**SUPPLIED DATA:**
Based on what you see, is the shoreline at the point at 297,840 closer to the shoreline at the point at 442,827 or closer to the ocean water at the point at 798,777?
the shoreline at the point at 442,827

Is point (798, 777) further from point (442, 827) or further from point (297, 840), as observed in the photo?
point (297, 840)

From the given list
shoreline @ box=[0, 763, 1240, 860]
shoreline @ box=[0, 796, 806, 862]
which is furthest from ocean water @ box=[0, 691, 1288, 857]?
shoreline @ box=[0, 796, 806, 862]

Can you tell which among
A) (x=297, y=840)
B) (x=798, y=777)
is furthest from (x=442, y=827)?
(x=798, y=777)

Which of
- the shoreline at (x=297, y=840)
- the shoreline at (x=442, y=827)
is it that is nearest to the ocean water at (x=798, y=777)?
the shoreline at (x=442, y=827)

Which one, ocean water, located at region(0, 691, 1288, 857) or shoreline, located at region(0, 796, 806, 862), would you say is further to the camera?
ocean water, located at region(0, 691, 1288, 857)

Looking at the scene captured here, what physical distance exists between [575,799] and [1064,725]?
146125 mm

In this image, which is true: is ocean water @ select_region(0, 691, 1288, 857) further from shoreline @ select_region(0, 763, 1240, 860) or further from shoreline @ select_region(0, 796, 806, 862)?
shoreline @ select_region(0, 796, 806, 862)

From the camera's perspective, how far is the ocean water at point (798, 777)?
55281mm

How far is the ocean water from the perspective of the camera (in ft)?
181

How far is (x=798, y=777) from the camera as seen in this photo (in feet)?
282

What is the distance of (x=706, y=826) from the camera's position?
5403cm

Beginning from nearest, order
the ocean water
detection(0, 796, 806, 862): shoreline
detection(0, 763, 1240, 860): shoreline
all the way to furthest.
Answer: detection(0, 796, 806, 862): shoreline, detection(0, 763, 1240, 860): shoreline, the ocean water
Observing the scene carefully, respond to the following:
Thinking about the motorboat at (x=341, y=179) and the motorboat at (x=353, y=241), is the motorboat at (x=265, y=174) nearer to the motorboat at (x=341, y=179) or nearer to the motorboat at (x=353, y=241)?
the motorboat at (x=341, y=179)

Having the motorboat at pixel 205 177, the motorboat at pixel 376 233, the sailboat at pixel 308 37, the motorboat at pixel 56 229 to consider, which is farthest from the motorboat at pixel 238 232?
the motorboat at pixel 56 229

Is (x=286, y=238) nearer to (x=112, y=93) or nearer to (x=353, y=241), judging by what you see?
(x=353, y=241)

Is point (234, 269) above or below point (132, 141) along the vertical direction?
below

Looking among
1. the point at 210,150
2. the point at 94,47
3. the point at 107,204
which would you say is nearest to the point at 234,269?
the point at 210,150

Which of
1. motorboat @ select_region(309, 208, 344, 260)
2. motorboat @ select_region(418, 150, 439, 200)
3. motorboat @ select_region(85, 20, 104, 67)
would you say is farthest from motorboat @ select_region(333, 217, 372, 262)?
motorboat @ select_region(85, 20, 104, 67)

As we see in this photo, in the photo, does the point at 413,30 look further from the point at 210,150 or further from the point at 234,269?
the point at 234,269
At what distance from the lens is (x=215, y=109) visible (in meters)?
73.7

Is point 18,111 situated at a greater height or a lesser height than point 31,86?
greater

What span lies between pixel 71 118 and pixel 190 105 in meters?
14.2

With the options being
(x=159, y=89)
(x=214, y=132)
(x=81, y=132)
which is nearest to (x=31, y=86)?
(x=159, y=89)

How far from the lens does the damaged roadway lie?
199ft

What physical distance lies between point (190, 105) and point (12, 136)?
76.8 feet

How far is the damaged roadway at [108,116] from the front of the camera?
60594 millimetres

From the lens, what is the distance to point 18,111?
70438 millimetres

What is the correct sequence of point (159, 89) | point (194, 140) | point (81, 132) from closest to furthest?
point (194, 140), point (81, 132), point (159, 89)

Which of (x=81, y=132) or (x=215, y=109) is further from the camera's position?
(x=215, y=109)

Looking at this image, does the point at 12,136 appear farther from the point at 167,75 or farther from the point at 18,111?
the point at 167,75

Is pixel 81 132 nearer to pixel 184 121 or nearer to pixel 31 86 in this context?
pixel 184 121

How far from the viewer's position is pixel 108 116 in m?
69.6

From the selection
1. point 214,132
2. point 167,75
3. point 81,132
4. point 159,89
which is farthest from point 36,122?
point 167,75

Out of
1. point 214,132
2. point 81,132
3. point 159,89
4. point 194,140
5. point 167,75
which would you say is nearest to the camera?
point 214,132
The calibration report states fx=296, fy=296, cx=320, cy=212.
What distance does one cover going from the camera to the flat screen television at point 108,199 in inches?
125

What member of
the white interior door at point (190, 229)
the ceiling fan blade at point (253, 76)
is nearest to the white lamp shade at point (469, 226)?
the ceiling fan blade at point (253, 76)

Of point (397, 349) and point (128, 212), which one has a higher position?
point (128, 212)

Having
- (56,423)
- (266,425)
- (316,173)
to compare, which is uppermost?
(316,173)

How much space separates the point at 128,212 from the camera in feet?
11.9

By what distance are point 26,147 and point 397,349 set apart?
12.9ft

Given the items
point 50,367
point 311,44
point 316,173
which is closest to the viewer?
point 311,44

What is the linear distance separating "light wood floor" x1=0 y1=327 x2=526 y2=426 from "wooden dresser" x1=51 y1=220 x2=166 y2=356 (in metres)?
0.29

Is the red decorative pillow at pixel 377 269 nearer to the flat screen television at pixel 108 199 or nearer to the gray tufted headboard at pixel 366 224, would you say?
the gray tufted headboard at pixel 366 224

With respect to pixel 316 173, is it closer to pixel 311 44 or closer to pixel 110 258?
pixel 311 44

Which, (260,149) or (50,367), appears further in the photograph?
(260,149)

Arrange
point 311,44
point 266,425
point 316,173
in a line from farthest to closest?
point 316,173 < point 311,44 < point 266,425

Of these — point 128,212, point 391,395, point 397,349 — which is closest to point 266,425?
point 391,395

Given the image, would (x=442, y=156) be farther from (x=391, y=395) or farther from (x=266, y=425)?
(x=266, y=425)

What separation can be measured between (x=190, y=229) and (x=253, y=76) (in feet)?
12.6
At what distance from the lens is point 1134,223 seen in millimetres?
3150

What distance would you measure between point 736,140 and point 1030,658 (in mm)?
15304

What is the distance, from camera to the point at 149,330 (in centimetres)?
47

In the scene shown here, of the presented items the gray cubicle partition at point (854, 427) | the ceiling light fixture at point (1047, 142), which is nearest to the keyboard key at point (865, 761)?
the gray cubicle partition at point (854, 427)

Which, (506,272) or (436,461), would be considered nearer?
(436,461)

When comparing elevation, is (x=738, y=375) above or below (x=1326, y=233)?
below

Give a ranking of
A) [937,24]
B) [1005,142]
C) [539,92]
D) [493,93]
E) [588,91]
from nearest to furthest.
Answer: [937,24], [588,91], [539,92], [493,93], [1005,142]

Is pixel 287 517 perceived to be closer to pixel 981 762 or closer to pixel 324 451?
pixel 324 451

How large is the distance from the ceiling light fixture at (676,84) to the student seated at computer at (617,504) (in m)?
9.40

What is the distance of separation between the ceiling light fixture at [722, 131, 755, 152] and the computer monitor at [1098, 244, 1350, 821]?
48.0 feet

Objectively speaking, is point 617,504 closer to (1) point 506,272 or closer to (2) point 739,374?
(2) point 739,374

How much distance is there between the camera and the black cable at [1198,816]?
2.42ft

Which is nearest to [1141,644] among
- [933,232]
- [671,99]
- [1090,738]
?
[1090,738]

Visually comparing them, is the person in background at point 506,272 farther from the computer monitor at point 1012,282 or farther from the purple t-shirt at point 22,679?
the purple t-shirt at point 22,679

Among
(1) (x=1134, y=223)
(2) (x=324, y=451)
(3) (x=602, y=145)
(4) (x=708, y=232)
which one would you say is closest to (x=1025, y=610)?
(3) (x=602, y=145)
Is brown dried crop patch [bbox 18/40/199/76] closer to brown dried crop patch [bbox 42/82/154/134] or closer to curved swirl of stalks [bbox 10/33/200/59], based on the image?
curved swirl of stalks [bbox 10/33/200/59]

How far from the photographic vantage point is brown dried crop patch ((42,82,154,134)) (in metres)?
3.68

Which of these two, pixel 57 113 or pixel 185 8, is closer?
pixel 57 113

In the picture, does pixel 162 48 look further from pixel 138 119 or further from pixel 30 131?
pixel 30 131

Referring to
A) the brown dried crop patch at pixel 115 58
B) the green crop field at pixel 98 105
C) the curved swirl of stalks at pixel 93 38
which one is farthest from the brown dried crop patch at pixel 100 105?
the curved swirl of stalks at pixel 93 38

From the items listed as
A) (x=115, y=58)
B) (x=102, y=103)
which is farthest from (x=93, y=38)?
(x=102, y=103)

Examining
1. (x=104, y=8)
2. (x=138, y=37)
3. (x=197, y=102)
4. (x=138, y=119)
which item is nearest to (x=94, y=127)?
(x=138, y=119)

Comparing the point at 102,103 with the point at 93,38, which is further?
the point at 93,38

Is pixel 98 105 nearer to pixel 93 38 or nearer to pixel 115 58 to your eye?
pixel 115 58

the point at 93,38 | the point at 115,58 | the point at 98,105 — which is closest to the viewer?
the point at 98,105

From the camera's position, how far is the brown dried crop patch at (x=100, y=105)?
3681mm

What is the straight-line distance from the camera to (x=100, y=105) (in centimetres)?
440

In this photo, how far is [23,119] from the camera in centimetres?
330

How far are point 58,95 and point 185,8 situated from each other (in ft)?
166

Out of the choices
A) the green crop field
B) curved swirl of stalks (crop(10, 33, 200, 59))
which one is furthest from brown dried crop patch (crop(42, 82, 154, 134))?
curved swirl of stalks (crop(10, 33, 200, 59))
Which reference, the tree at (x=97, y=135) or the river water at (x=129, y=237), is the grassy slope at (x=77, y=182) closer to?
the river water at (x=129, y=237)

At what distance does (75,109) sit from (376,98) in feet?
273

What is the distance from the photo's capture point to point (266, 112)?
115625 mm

**TASK BRIEF:**
Return the line that contains "Is pixel 98" along with every line after it through the end of the entries, exactly, adding nothing.

**RESPONSE:**
Is pixel 98 105 nearer to pixel 93 38 or nearer to pixel 115 58 to your eye?
pixel 115 58

the point at 93,38 | the point at 115,58 | the point at 98,105 — which is closest to the viewer?
the point at 98,105

From the camera's position, how far is the brown dried crop patch at (x=100, y=105)?
3681mm

What is the straight-line distance from the camera to (x=100, y=105) (in centimetres)?
440

In this photo, how far is [23,119] from the camera in centimetres?
330

How far are point 58,95 and point 185,8 situated from each other (in ft)?
166

Out of the choices
A) the green crop field
B) curved swirl of stalks (crop(10, 33, 200, 59))
which one is furthest from brown dried crop patch (crop(42, 82, 154, 134))?
curved swirl of stalks (crop(10, 33, 200, 59))
Which reference, the tree at (x=97, y=135) or the river water at (x=129, y=237), is the grassy slope at (x=77, y=182) closer to?
the river water at (x=129, y=237)

At what distance does (75,109) sit from (376,98) in feet?
273

What is the distance from the photo's capture point to point (266, 112)?
115625 mm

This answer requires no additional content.